Ce second coup porté à Swann était plus
atroce encore que le premier. Jamais il n’avait supposé que
ce fût une chose aussi récente, cachée à ses yeux qui n’avaient pas su la
découvrir, non dans un passé qu’il n’avait pas connu, mais dans des soirs qu’il
se rappelait si bien, qu’il avait vécus avec Odette, qu’il avait cru connus si
bien par lui et qui maintenant prenaient rétrospectivement quelque chose de
fourbe et d’atroce ; au milieu d’eux tout d’un coup se creusait cette
ouverture béante, ce moment dans l’île du Bois. Odette sans être intelligente
avait le charme du naturel. Elle avait raconté, elle avait mimé cette scène
avec tant de simplicité que Swann haletant voyait tout : le bâillement
d’Odette, le petit rocher. Il l’entendait répondre — gaîment,
hélas ! : « Cette blague ! » Il sentait qu’elle ne
dirait rien de plus ce soir, qu’il n’y avait aucune révélation nouvelle à
attendre en ce moment ; elle se taisait ; il lui dit :
— Mon pauvre chéri, pardonne-moi, je sens
que je te fais de la peine, c’est fini, je n’y pense plus.

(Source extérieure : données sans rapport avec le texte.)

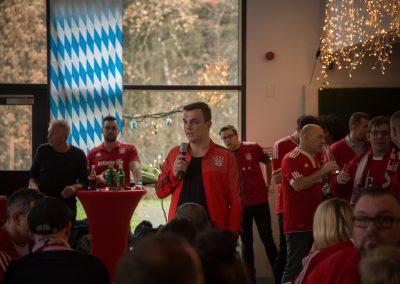 TFS_Steffen_Kascheike_Weihnachtsfeier_2018-12
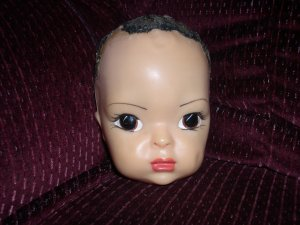 "Terri Lee bald head for 16"" hard plastic doll 1950's"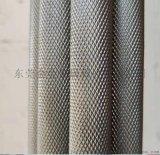 鑽石紋滾花鋁管 6063網紋拉花鋁棒 直紋蕾絲鋁棒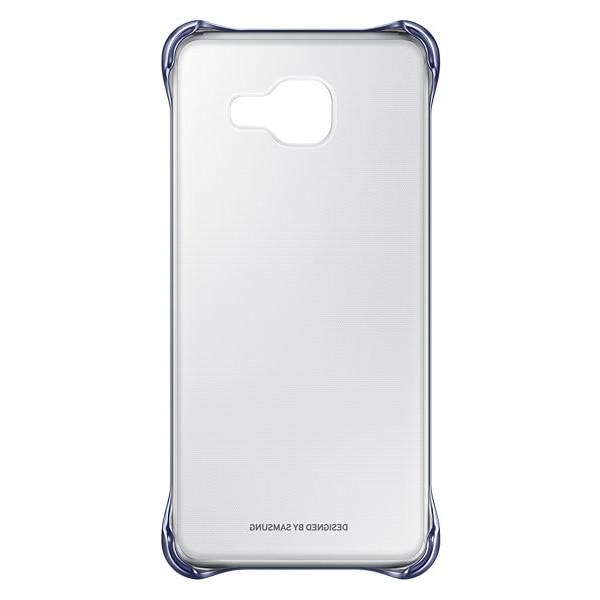 Fotografie Capac de protectie spate Clear Cover Samsung pentru Galaxy A3 (2016), Black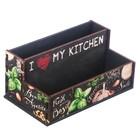 """Органайзер для кухонных мелочей """"Приправы"""", 16 см × 9,8 см × 7,3 см - фото 1591633"""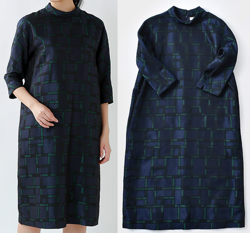 nooy(ヌーイ)ジャガードロールカラードレス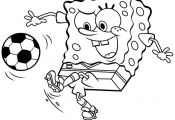 Spongebob Abc Coloring Pages Spongebob Abc Coloring Pages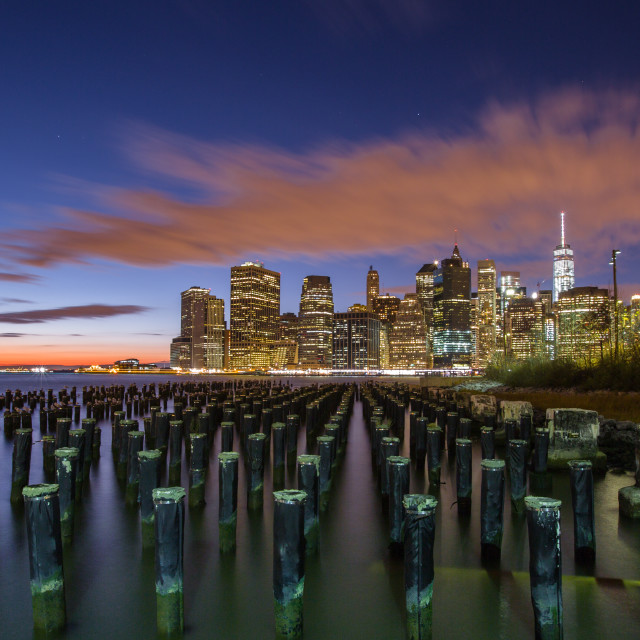 """Manhattan Skyline"" stock image"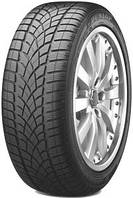 Dunlop SP Winter Sport 3D (235/50R19 103H) Run Flat Germany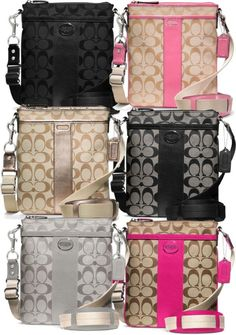 Love these! Perfect for concerts, theme parks, any outing you don't want to carry a hand bag around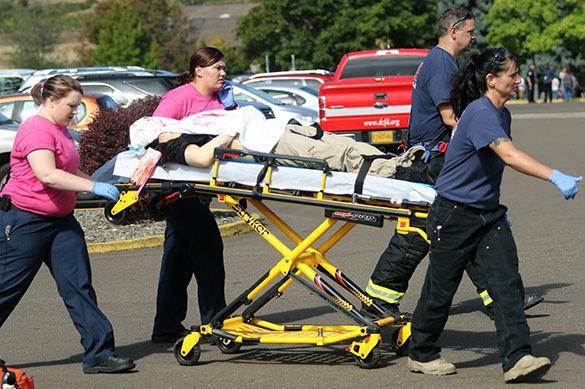 Убийца полицейских вБатон-Руже был североамериканским военным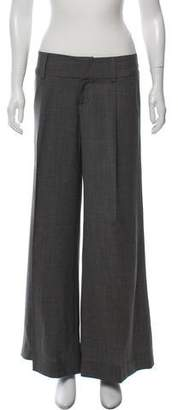 Alice + Olivia Mid-Rise Wide-Leg Pants
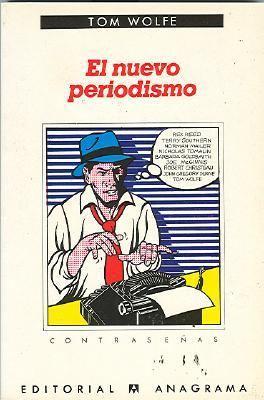 El Nuevo Periodismo 9788433912022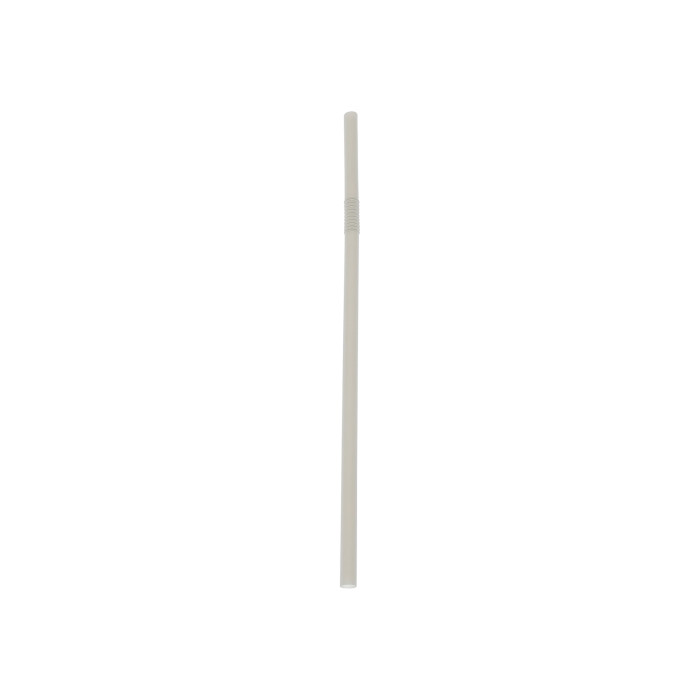 "7.75"" Giant Compostable Straw, Bulk, Natural, 3,600 ct."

Mais elle vit que ses yeux restaient
fixés sur les choses qu’il ne savait pas et sur ce passé de leur amour, monotone
et doux dans sa mémoire parce qu’il était vague, et que déchirait maintenant
comme une blessure cette minute dans l’île du Bois, au clair de lune, après le
dîner chez la princesse des Laumes. Mais il avait tellement pris l’habitude de
trouver la vie intéressante — d’admirer les curieuses découvertes qu’on peut y
faire — que tout en souffrant au point de croire qu’il ne pourrait pas
supporter longtemps une pareille douleur, il se disait : « La vie est
vraiment étonnante et réserve de belles surprises ; en somme le vice est
quelque chose de plus répandu qu’on ne croit. Voilà une femme en qui j’avais
confiance, qui a l’air si simple, si honnête, en tous cas, si même elle était
légère, qui semblait bien normale et saine dans ses goûts : sur une dénonciation
invraisemblable, je l’interroge et
le peu qu’elle m’avoue révèle bien plus que ce qu’on eût pu soupçonner. »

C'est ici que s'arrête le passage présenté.